* begin Given records *
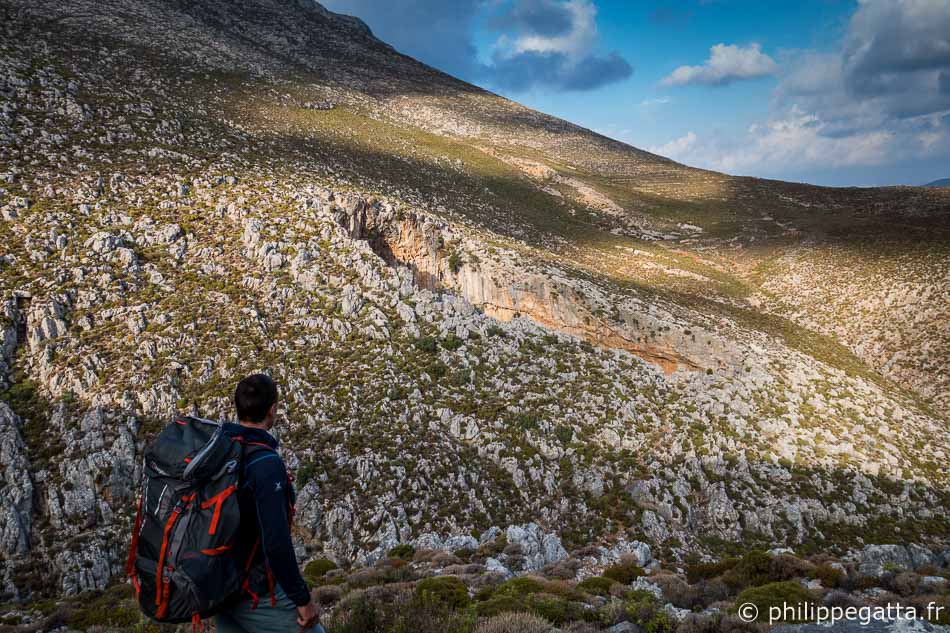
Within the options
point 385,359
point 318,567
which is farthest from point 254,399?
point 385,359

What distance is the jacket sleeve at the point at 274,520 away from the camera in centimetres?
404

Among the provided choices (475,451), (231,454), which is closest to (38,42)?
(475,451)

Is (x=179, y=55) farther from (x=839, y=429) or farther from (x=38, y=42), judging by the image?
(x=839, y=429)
* end Given records *
* begin Given records *
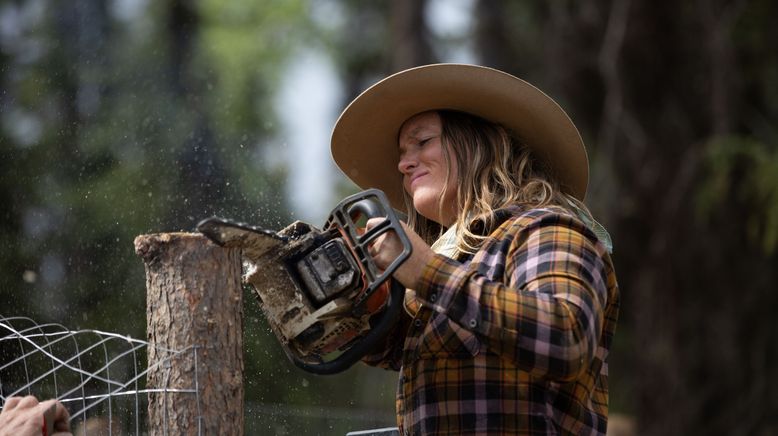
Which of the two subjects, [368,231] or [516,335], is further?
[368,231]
* end Given records *
#### [Brief]
Find each line in the records above that contains the word "from" and copy those lines out. Match the case.

#### [Response for this exercise]
which is farthest from point 254,399?
What distance is the jacket sleeve at the point at 274,520 away from the camera in centimetres?
Is (x=179, y=55) farther from (x=839, y=429) or farther from (x=38, y=42), judging by the image?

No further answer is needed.